The fact is, there are incredible benefits and bewildering challenges with a career in the NFP sector. The career tends to be full of paradox. You can make a difference in the life of a vulnerable person but consequently, are exposed to the sorrow associated with that vulnerability. You become acquainted with challenges that are too big for any one person to overcome but create meaningful collaborations with multiple parties working towards a shared cause. You get to do more with less becoming increasingly capable with scarcity, while constantly dealing with the challenge of not always having what you need. You begin your day knowing that the world is not quite how it should be but return home knowing you have spent your day in a way that almost certainly makes the world better than when you left home that morning.
As people experience big end of life questions, very few wish that they had worked more, made more, or hit year-end bonuses. What we know is that most wish they had taken a dream job or had chosen to do what they love instead of choosing the practicality of punching a clock. One challenge for those choosing to pursue a career in the NFP sector is that it tends to require employees to welcome a ‘discount’ on their paycheck. For each individual, the question then becomes whether that ‘discount’ is offset by the ‘inflationary’ experience of a career well spent. Putting it another way, is that view worth the climb?
Multiple Levels of Employee Fulfillment
As the CEO of Boys & Girls Clubs of Calgary, I know we are in the era of the ‘free-agent employee.’ We are no longer in a world where people land a job and stay in it for years, for decades or even longer. Each and every day, we are compelling people who have access to near unlimited opportunities, who can work anywhere, and who often make complete career changes over their working life. Knowing this, at the Boys & Girls Clubs, we are constantly asking ourselves: How can we be a better employer? How can we adapt so that our employees love coming to work? How can we put our teammate’s financial concerns to rest so that they can be great at what we need them to do? We know that if we answer these questions well, we will make a world of difference for our employees and they will, in turn, improve the world for our kids.

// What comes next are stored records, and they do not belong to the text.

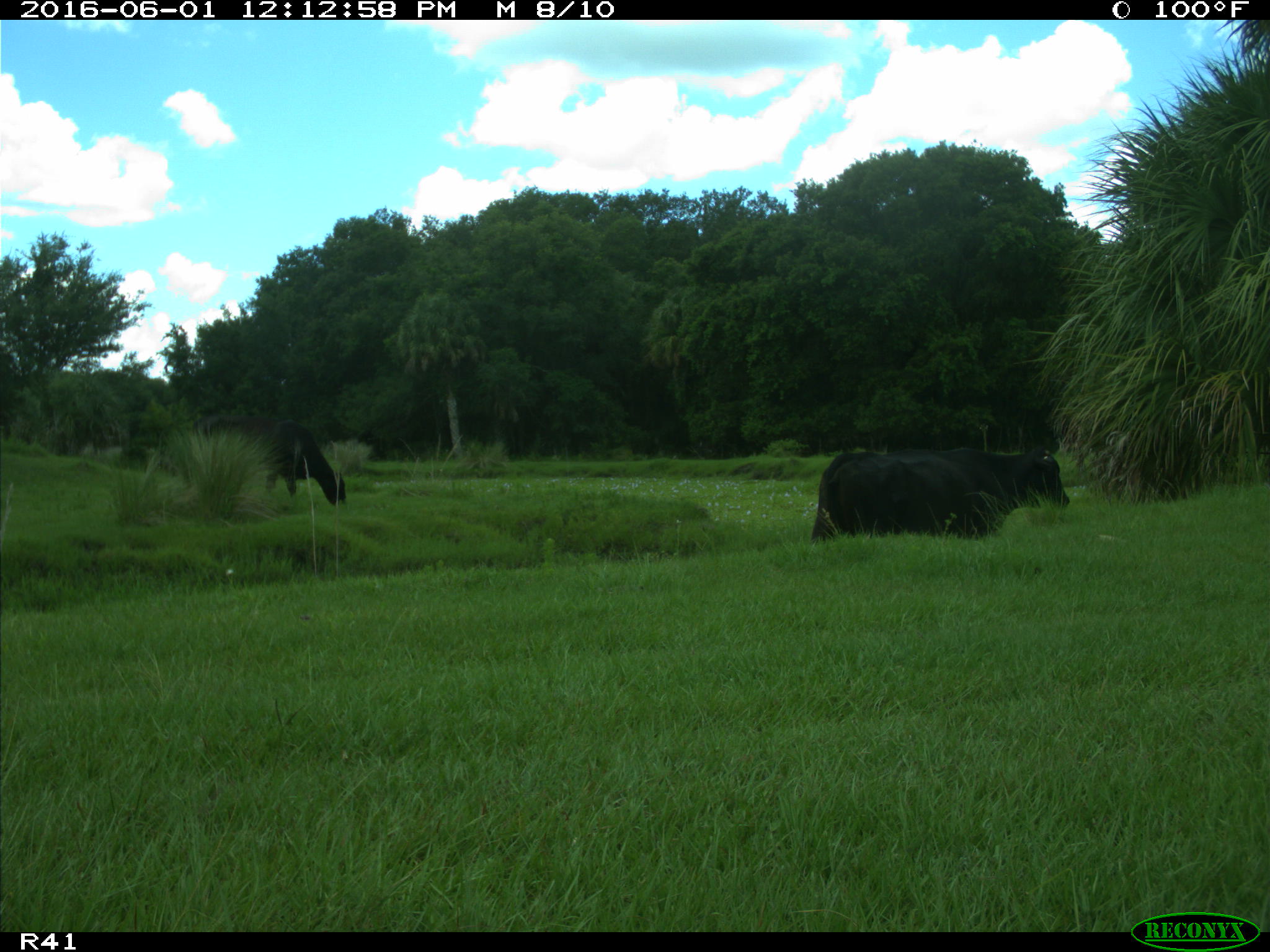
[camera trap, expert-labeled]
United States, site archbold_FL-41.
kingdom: Animalia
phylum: Chordata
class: Mammalia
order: Artiodactyla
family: Bovidae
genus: Bos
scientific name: Bos taurus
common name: domestic cow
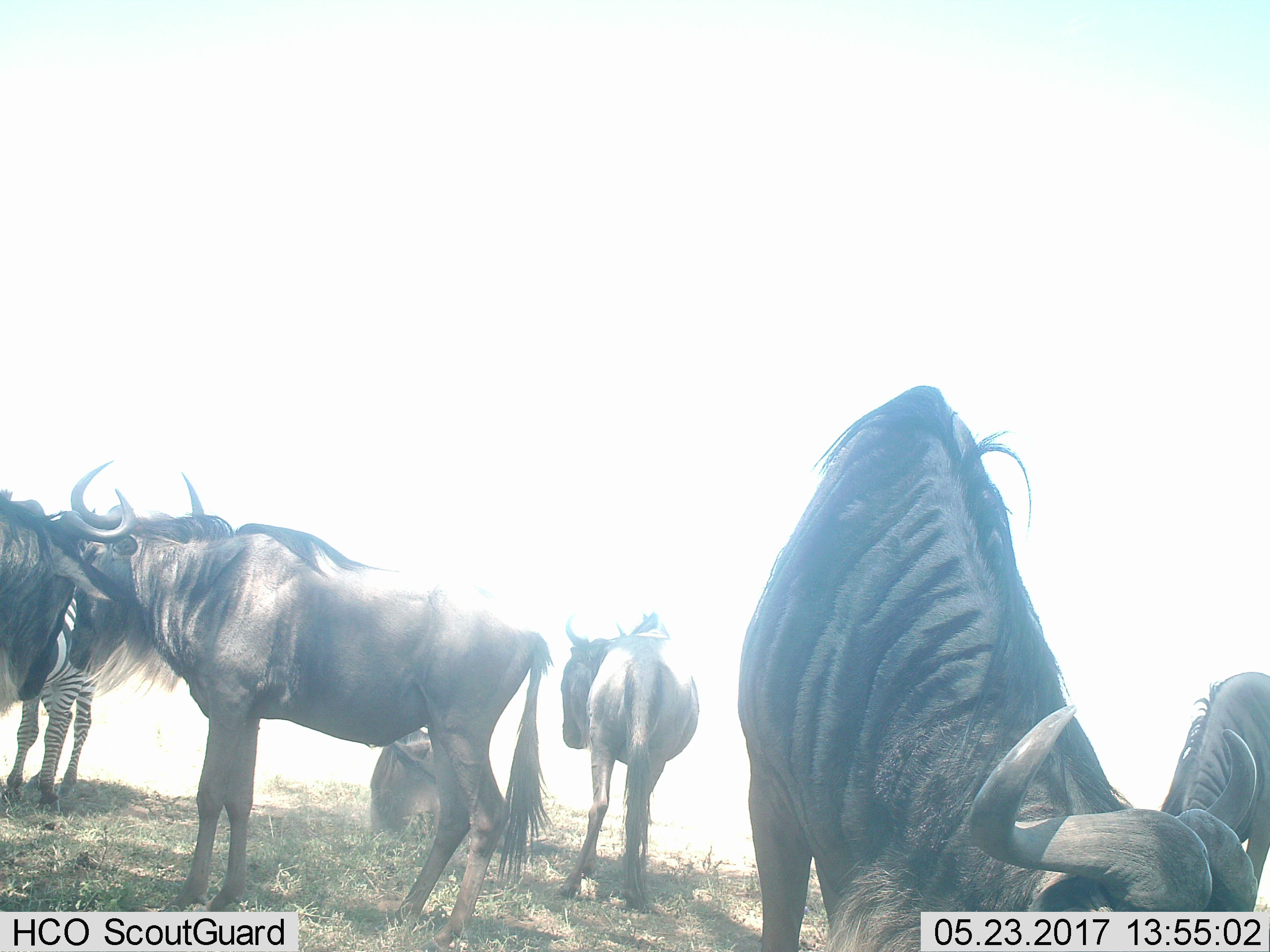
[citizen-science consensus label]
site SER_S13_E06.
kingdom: Animalia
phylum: Chordata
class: Mammalia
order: Artiodactyla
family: Bovidae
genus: Connochaetes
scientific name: Connochaetes taurinus taurinus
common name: blue wildebeest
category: wildebeestblue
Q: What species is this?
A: Wildebeestblue (blue wildebeest) (Connochaetes taurinus taurinus).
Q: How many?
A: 6.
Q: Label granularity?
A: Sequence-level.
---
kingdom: Animalia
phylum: Chordata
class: Mammalia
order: Perissodactyla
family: Equidae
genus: Equus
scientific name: Equus quagga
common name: plains zebra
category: zebraplains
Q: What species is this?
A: Zebraplains (plains zebra) (Equus quagga).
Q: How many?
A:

As a team, we know that compensation is a part of overall job satisfaction. To help answer questions on financial concerns, we put everything related to compensation on the table: vacation policies, professional development, leadership training, benefit packages and more. Further, we realize that we must change our business model so that we can become increasingly equitable — if not generous towards those who come to work every day for our kids. Finally, we make sure that our culture is as healthy as possible, transforming towards open doors, flexibility, kindness, gratitude and integrity. And after all of this, we tip the balance in favour of the NFP sector by offering unmatched opportunities to spend your workday on things that will make the world noticeably better for the whole community or even for just one child. If we do all of that well, then we can transform an employee’s experience in the NFP sector from a memory or aspiration into a career.
As I reflect on the past two decades, I have been the privileged witness to countless breakthroughs. As I look back, I can see kids who have climbed past their fears, the young and old who have journeyed from homelessness to home, others have become leaders and many who have been welcomed to belong in our communities after being marginalized and discounted for years or even generations. That is a rich history of outcomes, which I have been able to play a very small part in. I also own a good portion of my home, have travelled to wonderful places, have saved for my kids’ education and have a good start at retirement. Contrary to popular myths, an NFP career is not agreeing to a life of austerity and poverty. Even so, if it all ended tomorrow, and I was facing the big end of life questions, I know with some degree of confidence that my work has had meaning beyond my bank account and the hours I have worked have been spent on a world that is better than when I started. For me, that is worth the climb and it is easy to put my head on my pillow at the end of a day and rest easy.